Passage provided Block Start
August 2019

2 minute read time.

36yr old male, partner and 2 young daughters, working in the City as a Finance Director.

Symptoms began in the middle of August, I was at work and experienced a twitch in my right hand while using a mouse that lasted for about 60 seconds. I had previously suffered a shoulder injury several years ago and put it down to that it was playing up and it must be a pinched nerve.

A week later while walking home I had another twitch in the hand but this time it was followed by my right leg also going numb, to the point where I had to stop and stand still for another couple of minutes before the feeling returned and I could carry on walking.

The next day I called the GP as the arm and leg symptoms warranted a check as they shouldn’t be linked. The doctor sent me off to AE for possible mini strokes, I went in Friday before a bank holiday and had to wait till Tuesday on a ward before being able to have any further scans. At this point as a family we went through a complete range of possible conditions as you do while waiting for a diagnosis, to the point where my mother was convinced it was going to be MS! (Google is sometimes not helpful).
Passage provided Block End
Task instructions:
a: Answer these about the symptom account:
(i) How long did the first twitch in the right hand last?
(ii) What did the writer first put the twitch down to?
(iii) On which day did the writer go into A&E, and until which day was the wait for further scans?
b: Please extract, word for word, the stretch of the symptom account from "2 minute read" through "carry on walking.".
c: Write what comes next in the symptom account, starting right after its final sentence.
Dataset excerpts Block Start
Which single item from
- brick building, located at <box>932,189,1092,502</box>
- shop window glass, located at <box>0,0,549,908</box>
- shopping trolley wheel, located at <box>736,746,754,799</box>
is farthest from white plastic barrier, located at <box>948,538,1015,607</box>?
Dataset excerpts Block End
Replies:
a:
(i) About 60 seconds.
(ii) An old shoulder injury playing up, which the writer took to be a pinched nerve.
(iii) The writer went in on the Friday before a bank holiday and had to wait until Tuesday.

b:
2 minute read time.

36yr old male, partner and 2 young daughters, working in the City as a Finance Director.

Symptoms began in the middle of August, I was at work and experienced a twitch in my right hand while using a mouse that lasted for about 60 seconds. I had previously suffered a shoulder injury several years ago and put it down to that it was playing up and it must be a pinched nerve.

A week later while walking home I had another twitch in the hand but this time it was followed by my right leg also going numb, to the point where I had to stop and stand still for another couple of minutes before the feeling returned and I could carry on walking.

c:
Finally, after a week in hospital and numerous CT, MRI (I didn’t find the MRI’s that bad, I just shut my eyes and therefore found it a lot easier to block out the claustrophobia feeling) and ultrasounds and a specialist opinion from Kings College I was given the news that I had a frontal lobe low-grade glioma in my left motor cortex. The twitching/numbness was seizures caused by the tumour that at this point was about 2cm in size.

I was put on 1000mg daily dose of Keppra to control the seizures, discharged with no further support or information and that Kings would be in touch by the end of September for a review.

To say we were in total shock wouldn’t do the emotions justice, I had gone from a young fit individual (I’d barely even had a day off work in the past 15years, had a resting heart rate of 65 and blood pressure of 120/80) the closest thing I came to being ill was hay fever! To now having a potentially terminal condition and left in limbo “to just get on with it.”